India’s massive donations

  • As for India, the paper notes that the country was producing 60% of the world’s vaccines even before the pandemic.
  • So India’s vaccine diplomacy was characterised by mass-production of Western-invented vaccines, prompt bilateral donations, and large-scale sales to bilateral buyers and multilateral COVAX initiative.
  • The “Western-invented” Covishield was the major currency of India’s vaccine diplomacy, as it leveraged the massive capacity of SII, the world’s largest vaccine producer.
  • India quickly rolled out large scale bilateral programs called ‘Vacciner Maitri’ (Vaccine Friendship).
  • With more than 90 countries swiftly approaching India, neighbouring countries got priority access to India’s donations.
  • One of India’s largest donations was to Nepal (1.1 million doses), where India and China are competing over influence.
  • Myanmar, which also shares a border with both India and China, was another big beneficiary of India’s vaccine diplomacy.
  • The paper notes two broad patterns in India’s vaccine diplomacy: a ‘neighbourhood first’ policy, and a preference for a range of Caribbean and African states with sizeable populations of Indian diaspora.
  • But geopolitical interest was not India’s only consideration.
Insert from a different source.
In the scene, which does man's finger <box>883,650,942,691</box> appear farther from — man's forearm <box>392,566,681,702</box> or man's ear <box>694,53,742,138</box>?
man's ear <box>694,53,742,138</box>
Also important was the need to cover the cost of manufacturing.
  • So, the sales versus donation conundrum was resolved. Thus India concentrated donations on countries with which it has strong geopolitical and economic ties, but it sold a much larger sum to relatively wealthy countries beyond its geopolitical reach.
  • India’s vaccine diplomacy, however, was interrupted by the second wave of COVID-19, which hit India in early April 2021.
  • Facing skyrocketing domestic demand amid spiralling infection rates, India banned all vaccine exports starting mid-April. This provided an opportunity for Chinese manufacturers to step up and fill the gap,

 

Suggestions

  • Governmental support for industry could be a game-changer — both in enhancing vaccine R&D capability and increasing production capacity.
  • Both Russian and Chinese governments poured vast resources into vaccine R&D, but the Indian government did not.
  • Similarly, though China’s vaccine manufacturing capacity was initially moderate, the government poured in resources to help vaccine developers expand production and backed their marketing strategies abroad.  In contrast, in India, SII and Bharat Biotech had to finance their own production without support from the Indian government.
  •  It was only in April 2021, amid the Delta wave, that the Indian government agreed to provide $600 million to these two companies to expand production

 

Conclusion

  • The slow and limited governmental support made it unavoidable for India to delay its promised vaccine delivery to COVAX and bilateral buyers by half a year. This has affected India’s reputation as a reliable vaccine supplier.